Ils vivent depuis longtemps en Espagne, y sont relativement bien intégrés mais sont frappés de plein fouet par la crise économique. Il n’empêche : six immigrés sur dix se disent satisfaits de leur pays d’accueil et n’envisagent pas d’aller voir ailleurs. C’est le résultat d’une étude (Clés de l’intégration des immigrés en Espagne en 2013) publiée le 10 décembre par la Fondation marianiste pour l’éducation et le développement. Elle est l’oeuvre de trois sociologues, Antonio Gutiérrez Resa, Pedro González Blasco (décédé en janvier 2013) et Ileana Ligia Mihaila. "Nous avons voulu donner la parole aux immigrés, qui sont moins bien payés, moins qualifiés et plus fréquemment au chômage que les Espagnols [36 %, contre 26,6 %]", explique le premier. De fait, plus de la moitié d’entre eux considèrent que leurs conditions de travail sont bien plus dures que celles des autochtones. Alors, pourquoi vouloir rester coûte que coûte ?
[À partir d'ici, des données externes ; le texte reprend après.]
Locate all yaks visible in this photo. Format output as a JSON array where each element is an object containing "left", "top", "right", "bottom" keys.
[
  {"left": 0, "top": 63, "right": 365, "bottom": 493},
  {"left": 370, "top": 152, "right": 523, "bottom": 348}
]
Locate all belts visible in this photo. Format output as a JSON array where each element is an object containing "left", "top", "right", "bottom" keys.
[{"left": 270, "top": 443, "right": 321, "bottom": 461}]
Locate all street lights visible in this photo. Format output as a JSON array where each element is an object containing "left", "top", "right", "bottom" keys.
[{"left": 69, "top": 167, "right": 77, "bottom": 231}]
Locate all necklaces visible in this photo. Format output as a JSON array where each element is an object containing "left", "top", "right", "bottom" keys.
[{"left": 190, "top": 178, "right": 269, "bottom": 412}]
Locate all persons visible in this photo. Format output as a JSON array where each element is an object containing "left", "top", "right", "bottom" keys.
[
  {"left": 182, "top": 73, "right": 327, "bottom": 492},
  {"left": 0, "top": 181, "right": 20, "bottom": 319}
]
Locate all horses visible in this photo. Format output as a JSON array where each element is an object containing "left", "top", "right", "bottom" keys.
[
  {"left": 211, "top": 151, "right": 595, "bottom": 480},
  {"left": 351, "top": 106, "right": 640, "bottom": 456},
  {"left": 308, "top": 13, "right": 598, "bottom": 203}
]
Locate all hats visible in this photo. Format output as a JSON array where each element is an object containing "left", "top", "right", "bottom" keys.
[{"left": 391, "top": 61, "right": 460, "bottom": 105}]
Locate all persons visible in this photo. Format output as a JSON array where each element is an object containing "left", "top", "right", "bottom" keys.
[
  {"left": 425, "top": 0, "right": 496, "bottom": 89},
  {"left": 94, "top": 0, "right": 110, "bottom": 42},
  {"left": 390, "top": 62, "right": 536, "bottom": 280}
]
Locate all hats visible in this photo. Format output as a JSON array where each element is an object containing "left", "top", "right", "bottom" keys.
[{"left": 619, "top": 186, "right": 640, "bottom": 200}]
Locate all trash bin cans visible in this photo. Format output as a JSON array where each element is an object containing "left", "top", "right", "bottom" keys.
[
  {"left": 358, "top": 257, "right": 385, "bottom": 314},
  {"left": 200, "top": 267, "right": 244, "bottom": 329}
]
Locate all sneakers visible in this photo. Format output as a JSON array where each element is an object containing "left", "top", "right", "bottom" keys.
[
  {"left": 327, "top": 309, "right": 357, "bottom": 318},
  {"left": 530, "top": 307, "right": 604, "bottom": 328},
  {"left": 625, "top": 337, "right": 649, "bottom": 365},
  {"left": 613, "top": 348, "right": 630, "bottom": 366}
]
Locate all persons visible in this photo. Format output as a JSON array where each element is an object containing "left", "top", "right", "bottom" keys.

"L’étude montre que les immigrés apprécient en premier lieu la qualité des systèmes éducatif et sanitaire espagnols, explique Gutiérrez Resa. Par ailleurs, la corruption en Roumanie ou au Maroc atteint des niveaux effrayants, et le chômage y est bien plus élevé que ne le disent les chiffres officiels." La plupart sont arrivés il y a plus de six ans. Ceux qui comptent rentrer un jour dans leur pays d’origine avec leurs économies sont principalement des Roumains, qui constituent la communauté étrangère la plus importante (19 %) devant les Marocains (18,8 %), les Équatoriens (9,4 %) et les Subsahariens (6,3 %). Selon l’Institut national de la statistique (INE), en janvier 2012, l’Espagne comptait 5,7 millions d’immigrés. Soit 12 % de la population.
Ce sont les Maghrébins (36,9 %) et les Subsahariens (13,8 %) qui ont le plus de mal à s’intégrer et qui sont les premiers touchés par le chômage. Plus de 55 % des Marocains sont ainsi sans emploi. La grande majorité d’entre eux travaillait dans le bâtiment, l’un des secteurs économiques les plus durement frappés – avec l’hôtellerie et le commerce – par l’éclatement de la bulle immobilière, il y a cinq ans.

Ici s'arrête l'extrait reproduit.